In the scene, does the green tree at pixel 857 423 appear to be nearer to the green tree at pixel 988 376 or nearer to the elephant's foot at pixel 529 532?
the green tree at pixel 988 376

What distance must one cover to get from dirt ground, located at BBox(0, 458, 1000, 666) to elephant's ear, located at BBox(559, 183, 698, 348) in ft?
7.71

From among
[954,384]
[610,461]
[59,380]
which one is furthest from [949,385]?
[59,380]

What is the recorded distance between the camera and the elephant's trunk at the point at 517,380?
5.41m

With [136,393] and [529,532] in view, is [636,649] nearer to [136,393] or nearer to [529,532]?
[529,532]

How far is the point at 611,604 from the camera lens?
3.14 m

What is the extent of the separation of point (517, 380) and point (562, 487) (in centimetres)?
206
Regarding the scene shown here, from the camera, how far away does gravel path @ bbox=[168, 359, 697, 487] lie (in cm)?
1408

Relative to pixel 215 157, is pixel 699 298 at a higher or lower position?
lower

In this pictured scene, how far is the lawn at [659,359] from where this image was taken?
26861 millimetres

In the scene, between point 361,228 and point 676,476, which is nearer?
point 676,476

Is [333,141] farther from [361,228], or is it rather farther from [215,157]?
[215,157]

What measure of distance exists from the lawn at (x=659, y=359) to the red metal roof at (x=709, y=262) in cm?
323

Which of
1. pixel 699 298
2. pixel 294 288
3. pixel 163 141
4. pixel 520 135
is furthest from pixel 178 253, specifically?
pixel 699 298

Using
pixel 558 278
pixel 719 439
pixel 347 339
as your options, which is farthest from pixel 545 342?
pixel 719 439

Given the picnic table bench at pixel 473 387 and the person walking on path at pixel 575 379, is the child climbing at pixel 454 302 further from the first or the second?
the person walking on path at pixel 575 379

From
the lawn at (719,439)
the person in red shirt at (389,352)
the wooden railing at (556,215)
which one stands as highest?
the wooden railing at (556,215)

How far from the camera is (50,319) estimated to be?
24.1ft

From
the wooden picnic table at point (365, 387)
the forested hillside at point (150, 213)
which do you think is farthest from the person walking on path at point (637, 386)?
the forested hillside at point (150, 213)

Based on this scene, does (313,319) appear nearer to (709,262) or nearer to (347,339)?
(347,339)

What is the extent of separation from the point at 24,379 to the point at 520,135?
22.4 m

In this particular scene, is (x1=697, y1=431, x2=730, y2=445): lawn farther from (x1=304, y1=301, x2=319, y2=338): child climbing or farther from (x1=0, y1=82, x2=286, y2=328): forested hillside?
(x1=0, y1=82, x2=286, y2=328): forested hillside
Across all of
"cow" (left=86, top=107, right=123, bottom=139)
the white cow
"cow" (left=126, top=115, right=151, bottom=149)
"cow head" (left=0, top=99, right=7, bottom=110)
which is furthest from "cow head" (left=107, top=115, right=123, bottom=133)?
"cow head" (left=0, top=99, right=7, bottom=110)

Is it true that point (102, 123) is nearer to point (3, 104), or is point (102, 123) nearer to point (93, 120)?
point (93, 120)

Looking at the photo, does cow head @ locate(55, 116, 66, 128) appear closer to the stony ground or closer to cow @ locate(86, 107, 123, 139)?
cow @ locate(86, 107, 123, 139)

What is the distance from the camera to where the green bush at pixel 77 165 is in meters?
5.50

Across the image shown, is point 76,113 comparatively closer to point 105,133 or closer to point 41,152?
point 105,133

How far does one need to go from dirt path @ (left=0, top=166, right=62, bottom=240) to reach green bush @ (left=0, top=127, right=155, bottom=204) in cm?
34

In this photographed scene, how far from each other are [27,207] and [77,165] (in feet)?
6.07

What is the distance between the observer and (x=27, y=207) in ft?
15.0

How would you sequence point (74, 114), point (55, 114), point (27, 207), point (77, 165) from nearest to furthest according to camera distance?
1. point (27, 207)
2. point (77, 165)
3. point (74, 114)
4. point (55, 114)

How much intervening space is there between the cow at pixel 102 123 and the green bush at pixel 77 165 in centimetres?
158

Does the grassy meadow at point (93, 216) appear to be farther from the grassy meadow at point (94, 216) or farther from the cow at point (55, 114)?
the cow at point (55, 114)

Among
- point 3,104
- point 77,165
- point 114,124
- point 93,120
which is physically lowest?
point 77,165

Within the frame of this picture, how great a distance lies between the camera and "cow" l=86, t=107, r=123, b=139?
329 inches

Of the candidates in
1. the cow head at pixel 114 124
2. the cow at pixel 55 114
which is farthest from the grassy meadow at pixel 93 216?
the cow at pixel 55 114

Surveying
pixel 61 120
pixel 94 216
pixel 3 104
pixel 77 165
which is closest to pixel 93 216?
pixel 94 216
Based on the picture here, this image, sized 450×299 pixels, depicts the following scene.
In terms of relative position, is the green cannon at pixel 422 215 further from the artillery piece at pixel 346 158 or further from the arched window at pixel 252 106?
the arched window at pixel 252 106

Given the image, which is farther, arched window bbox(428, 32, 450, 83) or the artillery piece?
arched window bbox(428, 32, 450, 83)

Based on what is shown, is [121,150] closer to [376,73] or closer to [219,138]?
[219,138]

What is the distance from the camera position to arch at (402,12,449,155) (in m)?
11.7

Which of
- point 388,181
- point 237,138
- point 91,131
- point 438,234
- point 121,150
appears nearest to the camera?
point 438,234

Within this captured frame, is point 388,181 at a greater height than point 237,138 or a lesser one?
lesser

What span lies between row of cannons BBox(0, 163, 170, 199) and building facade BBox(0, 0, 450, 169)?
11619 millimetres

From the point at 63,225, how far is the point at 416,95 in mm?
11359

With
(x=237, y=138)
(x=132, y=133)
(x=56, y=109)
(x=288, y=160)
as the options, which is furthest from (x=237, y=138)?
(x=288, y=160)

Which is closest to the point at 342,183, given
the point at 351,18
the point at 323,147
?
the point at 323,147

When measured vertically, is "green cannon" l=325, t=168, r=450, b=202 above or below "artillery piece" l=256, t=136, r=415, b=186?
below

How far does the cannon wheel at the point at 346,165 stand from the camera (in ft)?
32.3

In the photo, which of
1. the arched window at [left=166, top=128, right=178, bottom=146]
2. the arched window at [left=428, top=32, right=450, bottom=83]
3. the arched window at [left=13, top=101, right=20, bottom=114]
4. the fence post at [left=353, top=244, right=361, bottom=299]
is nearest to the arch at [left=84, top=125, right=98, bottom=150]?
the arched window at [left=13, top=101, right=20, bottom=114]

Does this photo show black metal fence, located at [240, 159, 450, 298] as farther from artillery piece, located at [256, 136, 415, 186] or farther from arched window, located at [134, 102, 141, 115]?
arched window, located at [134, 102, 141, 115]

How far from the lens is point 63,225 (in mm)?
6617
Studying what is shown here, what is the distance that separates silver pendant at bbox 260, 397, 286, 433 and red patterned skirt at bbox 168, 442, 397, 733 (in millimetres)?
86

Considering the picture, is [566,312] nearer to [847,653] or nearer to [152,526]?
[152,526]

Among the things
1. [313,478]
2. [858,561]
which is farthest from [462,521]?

:: Goal ::
Please repeat the material above, starting at the line that contains "Considering the picture, is" and ending with the last line of the material, both included.

:: Response below ::
Considering the picture, is [566,312] nearer to [847,653] or nearer to [152,526]?
[152,526]

Among the things
1. [313,478]
2. [858,561]
which is farthest from [462,521]?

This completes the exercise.